On Friday, September 30, 2011 the United States an­nounced it had leg­ally murdered two US cit­izens without due legal pro­cess in Yemen. The fol­lowing day, the po­lice kettled and ar­rested 700 anti-​corporate pro­testers who were marching peace­fully on the Brooklyn Bridge in New York City. Seemingly un­re­lated and spa­tially dis­tant from each other, these events non­ethe­less re­veal that the US cit­izens taking to the streets to chal­lenge the cap­it­alist looting of the com­mons are also con­fronting a state that has just de­clared that it can as­sas­sinate, without re­course to courts, cit­izens deemed hos­tile to the state.

The Bush administration’s aban­don­ment of due pro­cess to tor­ture and as­sas­sinate non-​citizens, al­legedly be­cause of the “ex­cep­tional” nature of the war on terror, is well doc­u­mented. Obama has now ex­tended this prin­ciple to US cit­izens by sus­pending the Fifth Amendment, the one that says “no person shall be de­prived of life, liberty, or prop­erty, without due pro­cess of law.” Further, Obama seems to have ordered to put an end to the tor­ture and rendi­tion of sus­pects under Bush so that those sus­pects could be ex­ecuted. This is an ex­traordinary turning point, for the murder of cit­izens without due pro­cess of law is now de­creed legal. The same way that for George Orwell the clearest ex­amples of au­thor­it­arian double-​speak under Big Brother were the slo­gans “war is peace” and “slavery is freedom,” now the motto under the Bush-​Obama paradigm is “ig­noring your con­sti­tu­tional rights is legal.” As Giorgio Agamben has ar­gued, this state of ex­cep­tion also defined the Nazi state, which in its twelve years of ex­ist­ence was under a con­sti­tu­tion sus­pended by Hitler in the name of de­fending the German na­tion. The polit­ical re­gimes of North America and Europe seem to be moving in a sim­ilar dir­ec­tion, ruled by con­sti­tu­tions that are re­cur­rently sus­pended be­cause the state of the ex­cep­tion, as Walter Benjamin once ar­gued, is no longer the ex­cep­tion but the rule.

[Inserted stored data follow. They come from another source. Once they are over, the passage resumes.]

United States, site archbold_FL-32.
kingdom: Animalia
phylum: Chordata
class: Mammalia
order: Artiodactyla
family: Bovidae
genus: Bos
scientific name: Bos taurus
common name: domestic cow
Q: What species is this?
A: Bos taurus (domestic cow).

“Imperial sov­er­eignty means that no point of space or time and no ele­ment of the bio-​political tissue is safe from in­ter­ven­tion” (Tiqqun, Introduction to Civil War, p. 157). The bio-​political tissue of US cit­izens was never safe from im­perial in­ter­ven­tion, yet this in­ter­ven­tion was at least partly reg­u­lated. In the 2007 film The Bourne Ultimatum, a secret CIA pro­gram is shut down, and its dir­ectors pro­sec­uted, when Jason Bourne re­vealed that its hit-​men had as­sas­sin­ated US cit­izens without due pro­cess. The movie, and its mes­sage of ac­count­ab­ility for state terror, rep­res­ents a paradigm of the past. The last obstacle that put limits to the reach of im­perial death squads, US cit­izen­ship rights, has been de­clared void. Now the bio-​political tissue of every single human being on the planet can be des­troyed with im­punity through an ex­ec­utive order based on clas­si­fied evidence.

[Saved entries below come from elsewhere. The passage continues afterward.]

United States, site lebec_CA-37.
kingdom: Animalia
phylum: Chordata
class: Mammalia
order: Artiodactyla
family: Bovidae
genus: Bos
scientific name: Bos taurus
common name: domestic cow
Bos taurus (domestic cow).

This de-​facto dis­sol­u­tion of the dis­tinc­tion between cit­izens and non-​citizens also means that the very nature of the global geo­graphies under im­perial sov­er­eignty is shifting. In ex­tending the reach of the state of ex­cep­tion, im­perial form­a­tions are also cre­ating glob­al­ized polit­ical sub­jects that are equally vul­ner­able to state terror ir­re­spective of na­tion­ality. While im­perial vi­ol­ence con­tinues being ra­cial­ized and dir­ected largely at non-​white bodies, we are moving to­ward a paradigm of sov­er­eignty in which all human bodies on the planet are po­ten­tial ex­pres­sions of what Agamben calls “bare life,” bodies that can be killed without breaking the law.

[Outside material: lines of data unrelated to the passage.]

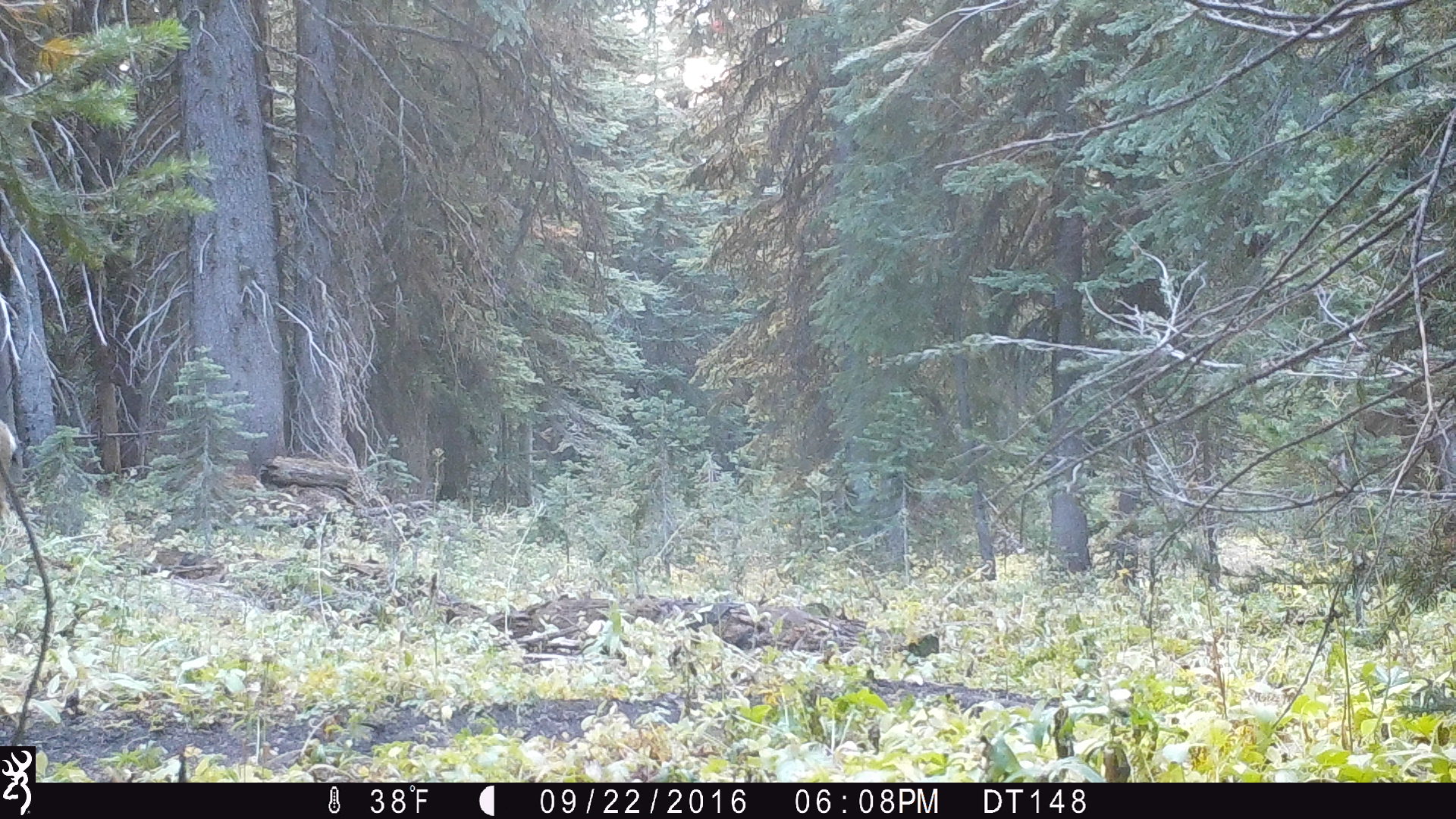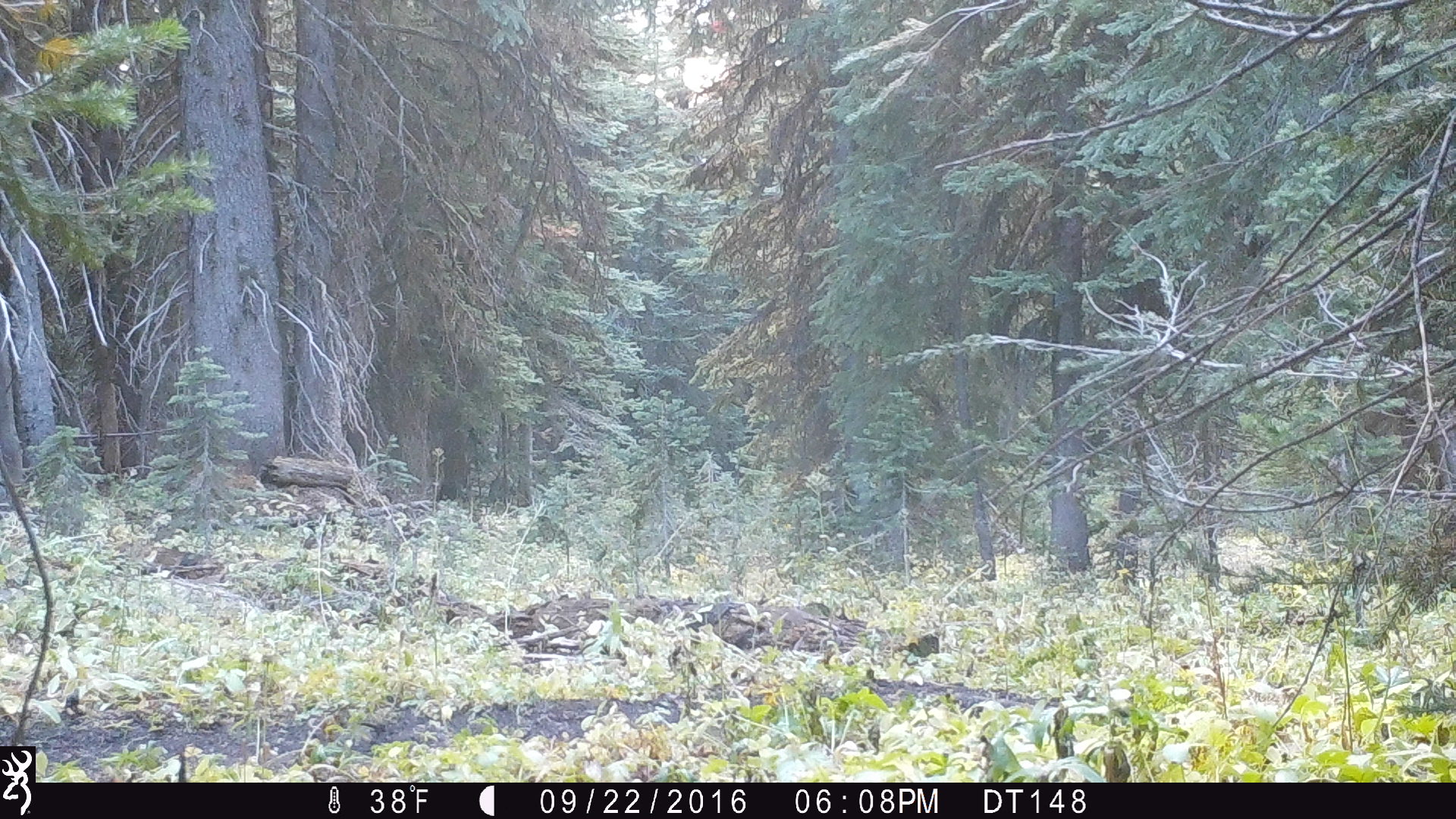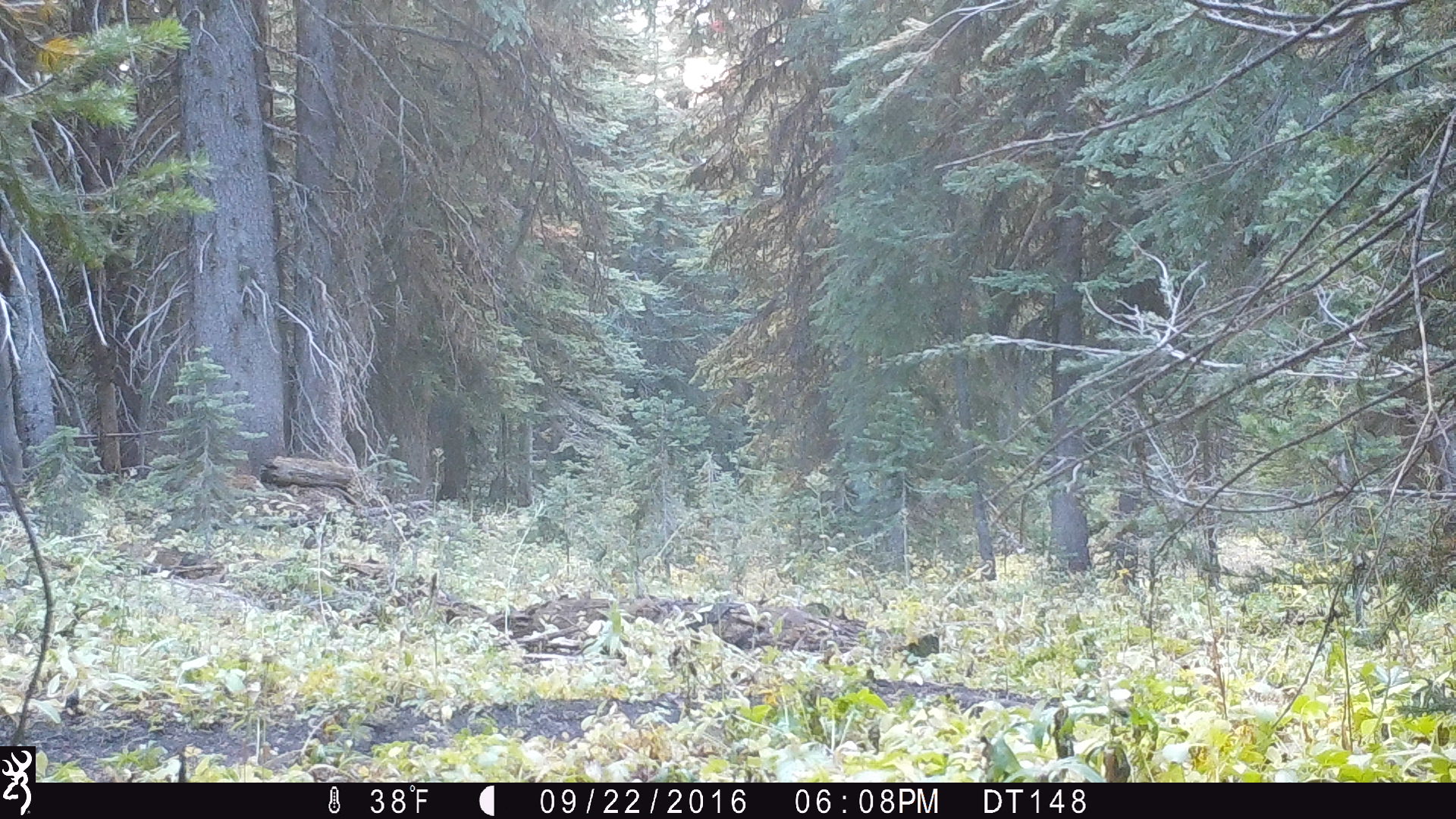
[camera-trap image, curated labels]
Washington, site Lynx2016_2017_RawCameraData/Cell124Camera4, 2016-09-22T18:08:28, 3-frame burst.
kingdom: Animalia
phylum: Chordata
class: Mammalia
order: Artiodactyla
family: Cervidae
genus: Odocoileus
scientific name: Odocoileus hemionus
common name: mule deer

This is a somber re­minder that the pro­testers on Wall Street are chal­len­ging not only cor­porate America but also a state that has fully em­braced the reg­ular use of death squads in the name of na­tional se­curity. As we know all too well, in the im­perial order of things the dif­fer­ence between non-​violent act­iv­ists and ter­ror­ists is often a ques­tion of lan­guage and la­bels, as was ap­parent when Joe Biden ar­gued that Julian Assange is a “high-​tech ter­rorist.” But the of­fi­cial an­nounce­ment this past Friday that the state of ex­cep­tion has entered a new polit­ical phase also con­firms what the Occupy Wall Street pro­testers have been saying all along: that or­dinary US cit­izens have been re­duced to a dis­em­powered un­der­class whose demo­cratic rights are re­cur­rently overrun, and made mean­ing­less, by the hi­jacking of the polit­ical system by cor­porate power. And that they have been in­spired by sim­ilar protests in Egypt and Spain re­veal that they see them­selves as part of a global mul­ti­tude striving for uni­versal forms of justice. The same way that the state of ex­cep­tion tends to equalize all hu­mans as po­ten­tial tar­gets ir­re­spective of their cit­izen­ship, the pro­testers on Wall Street are re­sponding in kind and em­bra­cing a more uni­versal polit­ical sub­jectivity, em­bodied in their slogan “We are the 99%.”